Actually, there are lots of possible optimisations since you don't really need to sort it, you just need the x largest numbers.
Furthermore, if k is big enough and you have enough memory, you could even turn it into a recursive algorithm for finding the n largest numbers.
Finally, if the numbers are already sorted (in any order), the algorithm is O(n).
Obviously, this is just theoretically because in practice you would use standard sorting algorithms and the bottleneck would probably be the IO.
There are lots of clever approaches (like the priority queue solutions), but one of the simplest things you can do can also be fast and efficient.
If you want the top k of n, consider:
allocate an array of k ints
while more input
perform insertion sort of next value into the array
This may sound absurdly simplistic. You might expect this to be O(n^2), but it's actually only O(k*n), and if k is much smaller than n (as is postulated in the problem statement), it approaches O(n).

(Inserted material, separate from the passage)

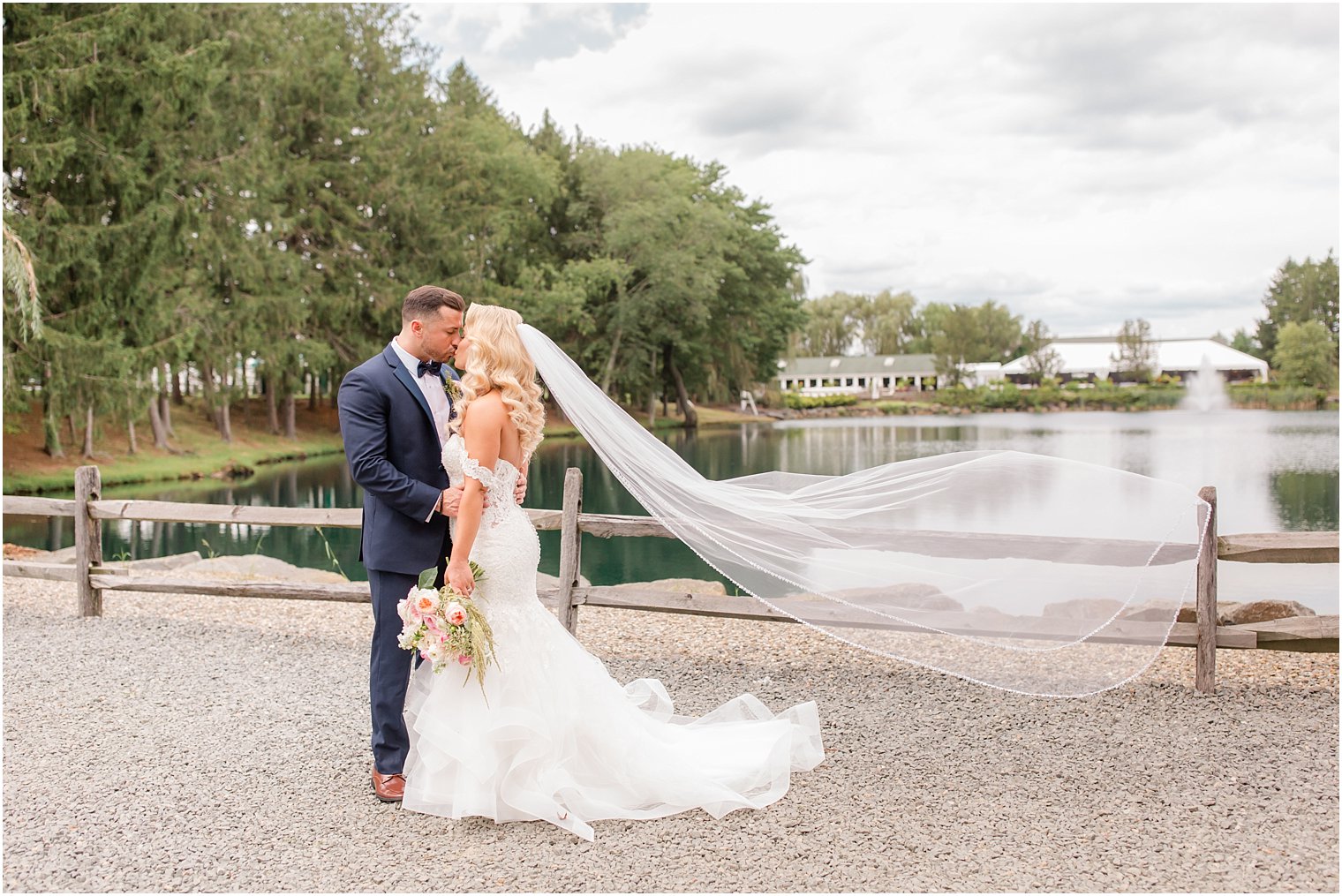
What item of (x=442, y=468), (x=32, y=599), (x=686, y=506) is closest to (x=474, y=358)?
(x=442, y=468)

You might argue that the constant factor is too high because doing an average of k/2 comparisons and moves per input is a lot. But most values will be trivially rejected on the first comparison against the kth largest value seen so far. If you have a billion inputs, only a small fraction are likely to be larger than the 100th so far.

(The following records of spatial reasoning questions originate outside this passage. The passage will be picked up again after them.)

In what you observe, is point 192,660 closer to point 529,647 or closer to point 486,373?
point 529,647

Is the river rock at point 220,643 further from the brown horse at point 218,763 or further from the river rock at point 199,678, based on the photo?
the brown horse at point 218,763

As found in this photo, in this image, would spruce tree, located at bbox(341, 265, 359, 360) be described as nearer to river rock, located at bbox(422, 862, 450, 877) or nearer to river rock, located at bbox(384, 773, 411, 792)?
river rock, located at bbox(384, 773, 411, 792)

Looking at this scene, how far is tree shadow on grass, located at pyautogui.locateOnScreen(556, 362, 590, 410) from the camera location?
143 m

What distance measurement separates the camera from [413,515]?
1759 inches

(You could construe a worst-case input where each value is larger than its predecessor, thus requiring k comparisons and moves for every input. But that is essentially a sorted input, and the problem statement said the input is unsorted.)
Even the binary-search improvement (to find the insertion point) only cuts the comparisons to ceil(log_2(k)), and unless you special case an extra comparison against the kth-so-far, you're much less likely to get the trivial rejection of the vast majority of inputs. And it does nothing to reduce the number of moves you need. Given caching schemes and branch prediction, doing 7 non-consecutive comparisons and then 50 consecutive moves doesn't seem likely to be significantly faster than doing 50 consecutive comparisons and moves. It's why many system sorts abandon Quicksort in favor of insertion sort for small sizes.
Also consider that this requires almost no extra memory and that the algorithm is extremely cache friendly (which may or may not be true for a heap or priority queue), and it's trivial to write without errors.
The process of reading the file is probably the major bottleneck, so the real performance gains are likely to be by doing a simple solution for the selection, you can focus your efforts on finding a good buffering strategy for minimizing the i/o.
If k can be arbitrarily large, approaching n, then it makes sense to consider a priority queue or other, smarter, data structure. Another option would be to split the input into multiple chunks, sort each of them in parallel, and then merge.